What you will do
Retype the part that opens with the line containing "Elevation-wise, which of" and runs through the last line, leaving the pictures out.

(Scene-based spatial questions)
○ ○ ○ ○ ○

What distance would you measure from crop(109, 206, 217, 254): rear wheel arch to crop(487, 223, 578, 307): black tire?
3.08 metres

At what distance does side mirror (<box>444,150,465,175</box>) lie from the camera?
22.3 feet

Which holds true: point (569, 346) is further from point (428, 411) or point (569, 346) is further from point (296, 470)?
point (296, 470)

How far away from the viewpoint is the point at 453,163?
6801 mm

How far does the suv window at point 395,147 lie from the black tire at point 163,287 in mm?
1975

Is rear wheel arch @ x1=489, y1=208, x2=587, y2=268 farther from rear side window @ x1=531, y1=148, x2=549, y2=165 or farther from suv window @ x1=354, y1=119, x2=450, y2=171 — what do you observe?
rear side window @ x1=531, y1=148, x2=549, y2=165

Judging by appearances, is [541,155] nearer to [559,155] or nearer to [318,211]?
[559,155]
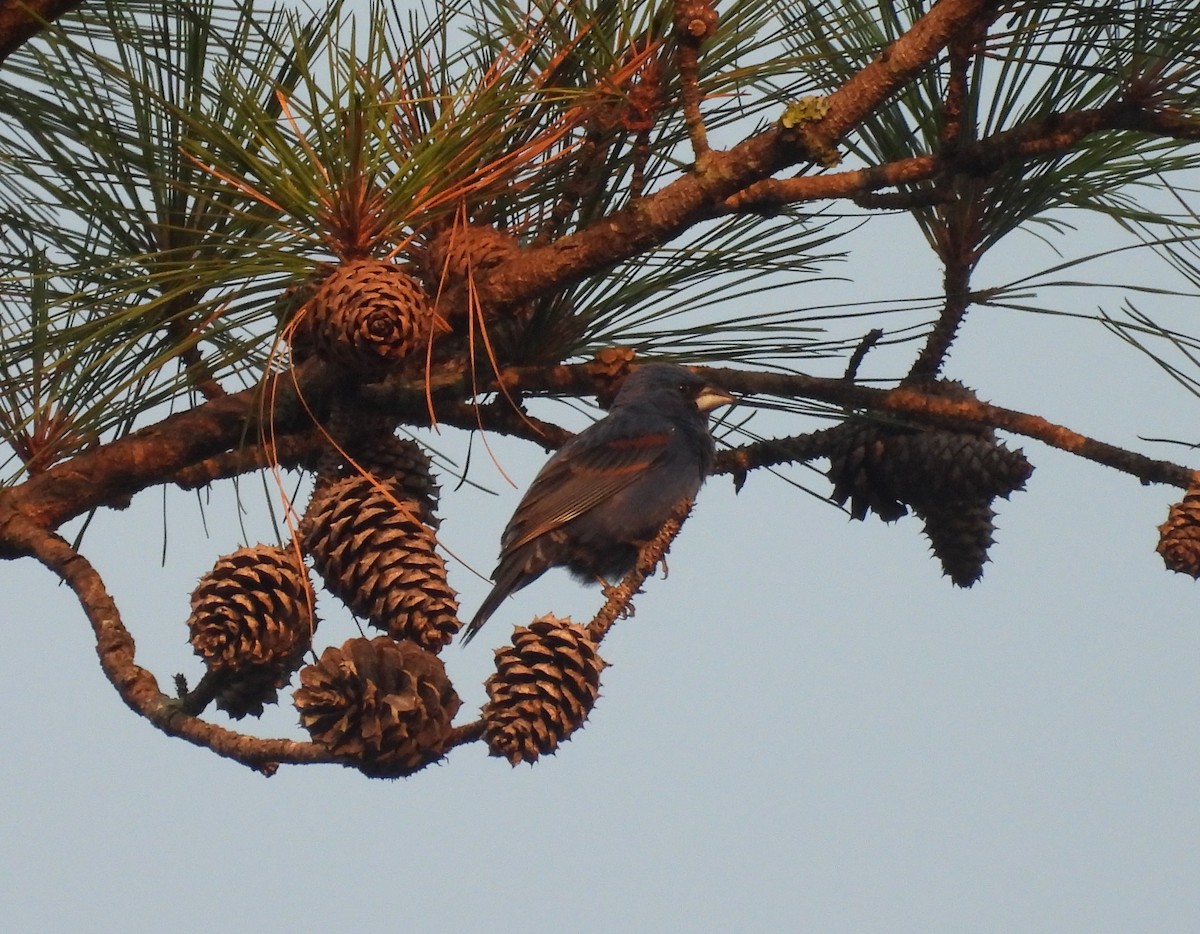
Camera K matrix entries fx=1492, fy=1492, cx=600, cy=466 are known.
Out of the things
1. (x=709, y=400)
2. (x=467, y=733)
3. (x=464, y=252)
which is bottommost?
(x=467, y=733)

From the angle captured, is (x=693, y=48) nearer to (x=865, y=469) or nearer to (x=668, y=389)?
(x=865, y=469)

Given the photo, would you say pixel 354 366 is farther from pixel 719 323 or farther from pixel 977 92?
pixel 977 92

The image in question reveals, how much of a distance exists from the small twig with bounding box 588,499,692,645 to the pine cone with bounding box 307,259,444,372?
569 millimetres

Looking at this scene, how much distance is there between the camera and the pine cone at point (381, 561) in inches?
107

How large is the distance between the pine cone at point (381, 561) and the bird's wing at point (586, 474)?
162 cm

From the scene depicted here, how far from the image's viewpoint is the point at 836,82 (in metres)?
3.37

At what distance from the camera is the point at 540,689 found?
7.59ft

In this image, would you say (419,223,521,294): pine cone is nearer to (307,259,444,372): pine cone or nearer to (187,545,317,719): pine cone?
(307,259,444,372): pine cone

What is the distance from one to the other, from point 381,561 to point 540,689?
595mm

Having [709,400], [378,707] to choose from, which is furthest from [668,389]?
[378,707]

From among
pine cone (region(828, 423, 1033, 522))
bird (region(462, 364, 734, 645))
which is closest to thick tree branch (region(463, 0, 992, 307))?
pine cone (region(828, 423, 1033, 522))

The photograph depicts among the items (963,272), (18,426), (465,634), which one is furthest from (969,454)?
(18,426)

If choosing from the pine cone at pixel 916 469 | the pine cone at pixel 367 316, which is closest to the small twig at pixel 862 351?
the pine cone at pixel 916 469

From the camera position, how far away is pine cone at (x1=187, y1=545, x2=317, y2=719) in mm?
2578
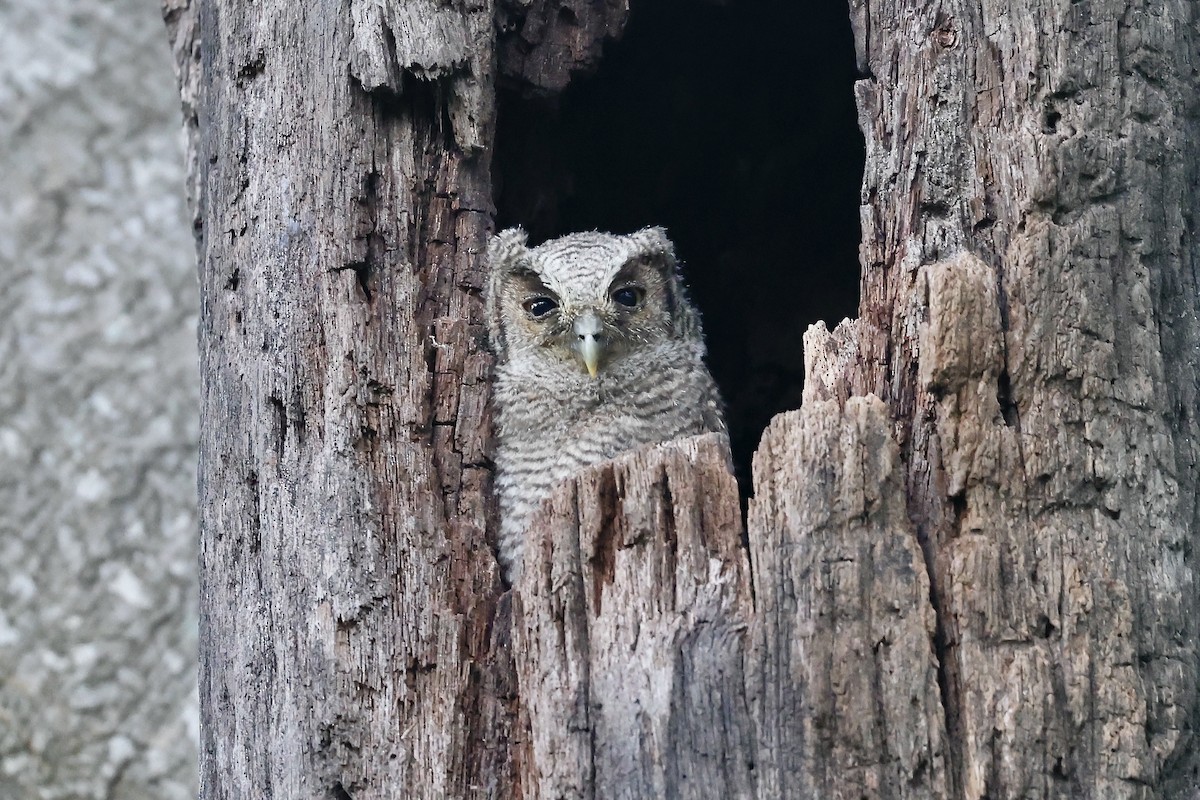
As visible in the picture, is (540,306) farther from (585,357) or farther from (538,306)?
(585,357)

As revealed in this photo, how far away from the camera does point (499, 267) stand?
3.68 meters

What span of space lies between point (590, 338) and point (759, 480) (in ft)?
3.82

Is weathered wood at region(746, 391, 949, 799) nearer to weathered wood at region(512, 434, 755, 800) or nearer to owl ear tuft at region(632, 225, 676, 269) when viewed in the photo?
weathered wood at region(512, 434, 755, 800)

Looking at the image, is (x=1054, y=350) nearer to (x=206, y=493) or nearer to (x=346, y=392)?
(x=346, y=392)

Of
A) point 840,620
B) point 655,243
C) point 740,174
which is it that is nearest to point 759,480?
point 840,620

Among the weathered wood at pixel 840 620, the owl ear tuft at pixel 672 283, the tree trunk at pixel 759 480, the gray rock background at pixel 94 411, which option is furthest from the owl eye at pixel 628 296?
the gray rock background at pixel 94 411

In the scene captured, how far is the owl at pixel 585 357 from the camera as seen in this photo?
364 centimetres

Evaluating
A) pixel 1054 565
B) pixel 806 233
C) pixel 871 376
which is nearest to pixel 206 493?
pixel 871 376

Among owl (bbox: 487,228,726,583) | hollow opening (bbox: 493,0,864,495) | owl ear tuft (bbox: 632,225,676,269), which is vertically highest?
hollow opening (bbox: 493,0,864,495)

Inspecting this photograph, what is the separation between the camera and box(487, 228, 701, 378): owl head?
3699 mm

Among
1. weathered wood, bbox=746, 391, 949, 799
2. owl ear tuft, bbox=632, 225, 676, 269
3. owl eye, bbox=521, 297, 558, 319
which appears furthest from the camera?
owl ear tuft, bbox=632, 225, 676, 269

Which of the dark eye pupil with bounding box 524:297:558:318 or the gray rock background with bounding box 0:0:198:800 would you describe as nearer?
the dark eye pupil with bounding box 524:297:558:318

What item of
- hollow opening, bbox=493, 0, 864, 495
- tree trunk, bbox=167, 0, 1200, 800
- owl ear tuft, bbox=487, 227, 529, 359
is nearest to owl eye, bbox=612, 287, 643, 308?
owl ear tuft, bbox=487, 227, 529, 359

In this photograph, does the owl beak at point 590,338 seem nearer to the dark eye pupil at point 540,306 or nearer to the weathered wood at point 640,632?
the dark eye pupil at point 540,306
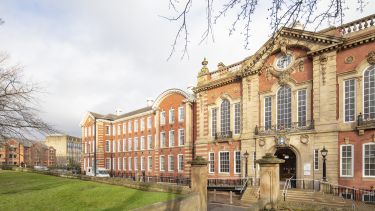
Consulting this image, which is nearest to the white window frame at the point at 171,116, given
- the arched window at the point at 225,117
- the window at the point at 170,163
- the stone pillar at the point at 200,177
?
the window at the point at 170,163

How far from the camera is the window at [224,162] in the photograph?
28.5 meters

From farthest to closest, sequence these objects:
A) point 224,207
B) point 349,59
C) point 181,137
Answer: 1. point 181,137
2. point 349,59
3. point 224,207

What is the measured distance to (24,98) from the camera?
45.3ft

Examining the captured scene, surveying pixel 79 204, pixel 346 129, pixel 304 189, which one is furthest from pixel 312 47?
pixel 79 204

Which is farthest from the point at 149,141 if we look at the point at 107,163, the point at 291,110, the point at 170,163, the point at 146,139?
the point at 291,110

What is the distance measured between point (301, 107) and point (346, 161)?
4.97m

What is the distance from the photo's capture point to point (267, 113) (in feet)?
84.4

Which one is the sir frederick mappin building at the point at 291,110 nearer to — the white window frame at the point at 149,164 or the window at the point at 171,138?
the window at the point at 171,138

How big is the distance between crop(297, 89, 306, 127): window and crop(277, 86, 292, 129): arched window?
0.74 meters

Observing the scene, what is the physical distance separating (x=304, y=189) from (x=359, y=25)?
11.5 metres

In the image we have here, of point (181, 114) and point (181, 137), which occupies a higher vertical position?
point (181, 114)

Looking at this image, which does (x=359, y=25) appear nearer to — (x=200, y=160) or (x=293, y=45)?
(x=293, y=45)

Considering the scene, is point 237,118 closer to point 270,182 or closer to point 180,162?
point 180,162

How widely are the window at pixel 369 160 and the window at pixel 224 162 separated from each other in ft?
38.8
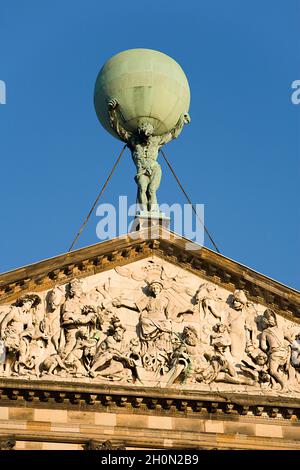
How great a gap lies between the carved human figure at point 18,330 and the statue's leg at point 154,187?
125 inches

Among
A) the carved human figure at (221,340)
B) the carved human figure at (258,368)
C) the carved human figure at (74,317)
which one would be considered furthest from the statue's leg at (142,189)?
the carved human figure at (258,368)

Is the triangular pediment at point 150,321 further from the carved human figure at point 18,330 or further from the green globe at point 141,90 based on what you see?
the green globe at point 141,90

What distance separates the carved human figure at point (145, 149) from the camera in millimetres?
36875

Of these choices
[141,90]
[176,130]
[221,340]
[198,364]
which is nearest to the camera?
[198,364]

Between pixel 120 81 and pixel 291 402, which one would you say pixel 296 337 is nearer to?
pixel 291 402

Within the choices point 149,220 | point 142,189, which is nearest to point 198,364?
point 149,220

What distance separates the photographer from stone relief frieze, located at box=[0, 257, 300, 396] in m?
34.2

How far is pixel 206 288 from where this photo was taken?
3556 centimetres

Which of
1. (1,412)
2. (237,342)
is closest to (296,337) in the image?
(237,342)

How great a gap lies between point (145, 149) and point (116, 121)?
848mm

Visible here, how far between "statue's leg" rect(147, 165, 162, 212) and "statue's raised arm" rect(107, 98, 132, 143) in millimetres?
1133

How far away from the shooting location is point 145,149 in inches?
1484

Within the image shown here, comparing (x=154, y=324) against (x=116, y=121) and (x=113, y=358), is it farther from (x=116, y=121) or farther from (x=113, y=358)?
(x=116, y=121)

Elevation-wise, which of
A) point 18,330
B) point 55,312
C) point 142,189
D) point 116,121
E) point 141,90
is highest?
point 141,90
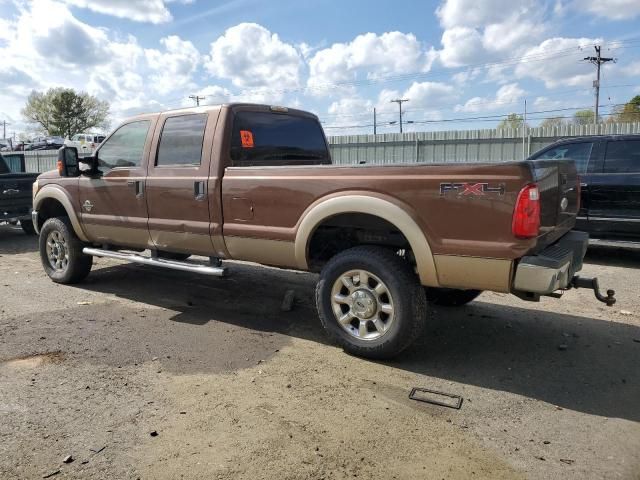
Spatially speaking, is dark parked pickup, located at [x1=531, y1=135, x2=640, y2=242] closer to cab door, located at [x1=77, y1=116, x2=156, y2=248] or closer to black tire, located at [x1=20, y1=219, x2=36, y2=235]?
cab door, located at [x1=77, y1=116, x2=156, y2=248]

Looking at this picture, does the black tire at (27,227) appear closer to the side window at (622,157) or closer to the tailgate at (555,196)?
the tailgate at (555,196)

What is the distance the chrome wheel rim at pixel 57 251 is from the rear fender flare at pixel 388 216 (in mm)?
3959

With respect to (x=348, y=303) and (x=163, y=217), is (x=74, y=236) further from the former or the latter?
(x=348, y=303)

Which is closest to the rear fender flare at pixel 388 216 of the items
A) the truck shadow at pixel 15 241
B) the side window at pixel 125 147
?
the side window at pixel 125 147

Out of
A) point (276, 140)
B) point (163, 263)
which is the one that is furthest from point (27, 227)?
point (276, 140)

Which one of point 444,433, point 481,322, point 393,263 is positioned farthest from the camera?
point 481,322

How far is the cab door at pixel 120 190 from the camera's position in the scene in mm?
5750

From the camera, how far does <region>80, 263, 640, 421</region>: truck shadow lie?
3873 mm

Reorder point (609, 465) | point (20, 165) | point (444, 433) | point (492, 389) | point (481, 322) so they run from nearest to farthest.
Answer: point (609, 465)
point (444, 433)
point (492, 389)
point (481, 322)
point (20, 165)

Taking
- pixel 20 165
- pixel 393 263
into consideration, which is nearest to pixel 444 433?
pixel 393 263

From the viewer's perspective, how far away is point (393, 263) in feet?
13.5

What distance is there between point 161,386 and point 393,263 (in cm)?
195

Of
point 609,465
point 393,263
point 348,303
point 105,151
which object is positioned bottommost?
point 609,465

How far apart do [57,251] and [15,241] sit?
195 inches
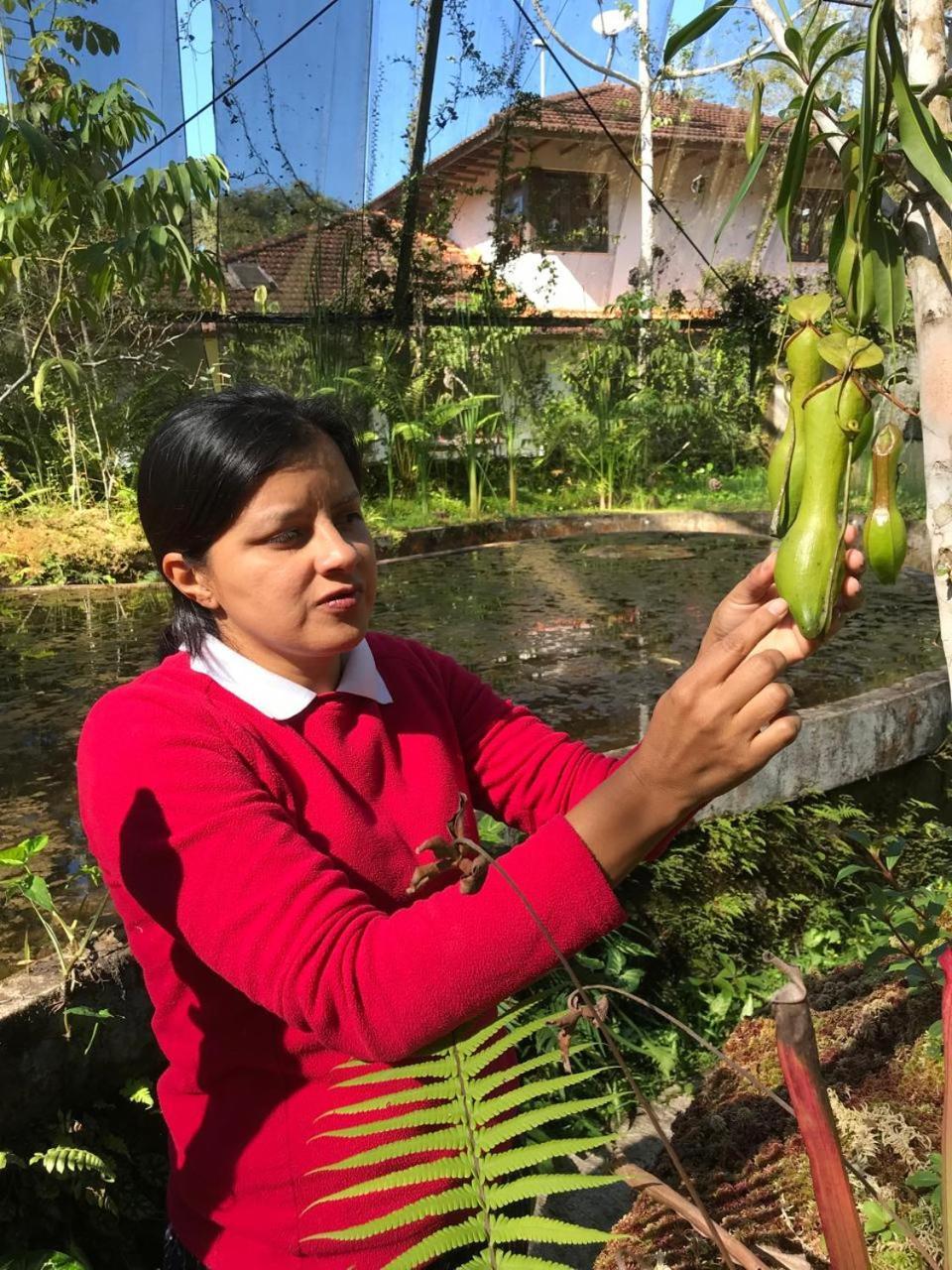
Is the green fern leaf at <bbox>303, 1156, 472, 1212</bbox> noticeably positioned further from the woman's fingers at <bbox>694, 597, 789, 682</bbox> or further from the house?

○ ○ ○ ○ ○

Complete response
Elevation-wise, which of
A) point 18,330
B) point 55,312
C) point 142,189
D) point 116,121
E) point 141,90
is highest?
point 141,90
Spatially speaking, is dark parked pickup, located at [x1=531, y1=135, x2=640, y2=242] closer to cab door, located at [x1=77, y1=116, x2=156, y2=248] or closer to black tire, located at [x1=20, y1=219, x2=36, y2=235]?
cab door, located at [x1=77, y1=116, x2=156, y2=248]

Looking at this picture, does the black tire at (27,227) appear closer to the side window at (622,157) or closer to the tailgate at (555,196)?
the tailgate at (555,196)

What is the distance the chrome wheel rim at pixel 57 251 is from the rear fender flare at pixel 388 216 (in mm)?
3959

With respect to (x=348, y=303) and (x=163, y=217), is (x=74, y=236) further from the former or the latter?
(x=348, y=303)

Which is closest to the rear fender flare at pixel 388 216 of the items
A) the truck shadow at pixel 15 241
B) the side window at pixel 125 147
?
the side window at pixel 125 147

Out of
A) point (276, 140)
B) point (163, 263)
which is the one that is furthest from point (27, 227)?
point (276, 140)

Which one of point 444,433, point 481,322, point 393,263 is positioned farthest from the camera?
point 481,322

How far is the cab door at pixel 120 190 from the camera's position in the scene in mm?
5750

From the camera, how far does <region>80, 263, 640, 421</region>: truck shadow lie?
3873 mm

Reorder point (609, 465) | point (20, 165) | point (444, 433) | point (492, 389) | point (481, 322) so they run from nearest to farthest.
Answer: point (609, 465)
point (444, 433)
point (492, 389)
point (481, 322)
point (20, 165)

Taking
- pixel 20 165
- pixel 393 263
into consideration, which is nearest to pixel 444 433?
pixel 393 263

From the viewer's perspective, how far away is point (393, 263) in feet?
13.5

What distance is there between point 161,386 and point 393,263 (in cm)?
195

Of
point 609,465
point 393,263
point 348,303
point 105,151
which object is positioned bottommost?
point 609,465

How far apart do [57,251] and [15,241] sit?
195 inches
Is the green fern leaf at <bbox>303, 1156, 472, 1212</bbox> noticeably positioned further from the woman's fingers at <bbox>694, 597, 789, 682</bbox> or further from the house?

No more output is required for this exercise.